Proximal-methyl (E)-trisubstituted epoxy alcohols cyclizations under [Rh(CO)₂Cl]₂ and (±)-CSA promotion

entry	substrate	activator	7: 8	yield 7 (%)a
1	6e, n = 0	[Rh(CO)2Cl]2b	12: 1	81
2	6e, n = 0	(±)-CSAc	1: >20	–
3	6f, n = 1	[Rh(CO)2Cl]2d	4: 1	21
4	6f, n = 1	(±)-CSAe	1: >20	–

^aIsolated yield.

^b[Rh(CO)₂Cl]₂ (10 mol %), 1,4-Dioxane, 80 °C.

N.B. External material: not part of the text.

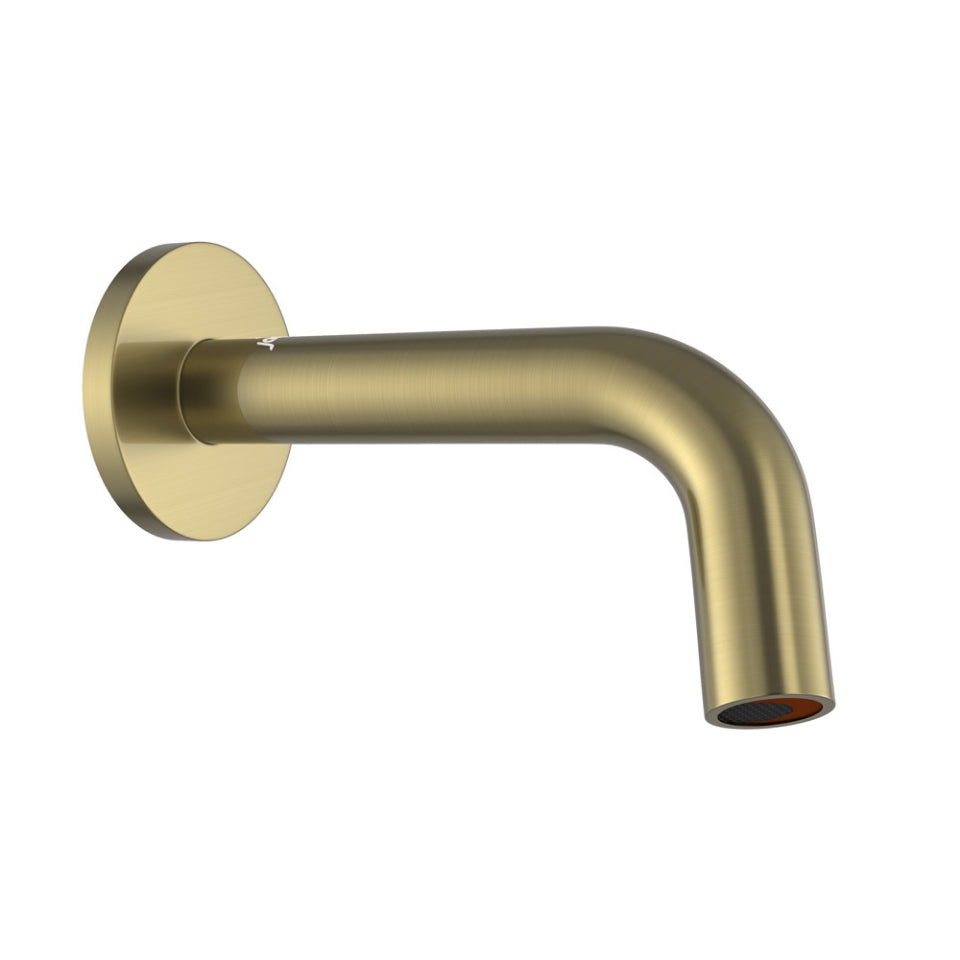 Jaquar Jaquar Blush Sensor Faucets Blush Wall Mounted Sensor faucet- Antique Copper in Chrome finish - SNR-CHR-51443PK - Buy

^c(±)-CSA (10 mol %), CH₂Cl₂, rt.

^d[Rh(CO)₂Cl]₂ (10 mol %), THF, 60 °C.

^e(±)-CSA (100 mol %), CH₂Cl₂, rt.

Conclusions

In summary, the combination of an enoate group and [Rh(CO)₂Cl]₂ catalysis is effective not only for the synthesis of 6- and 7-membered oxygen heterocycles from epoxy alcohols bearing a variety of substitution patters, but also cascades of diepoxides where control of the sequence of epoxide opening events is tantamount to success. The high yield, stereo-specificity, functional group compatibility, and endo-selectivity make this approach particularly well suited for target-directed synthesis, as highlighted by the formal synthesis of (−)-brevisin. Further application of this methodology towards other oxepane-containing natural products is an active area of research, as is investigation of other Rh(I) catalysts and alkene directing groups.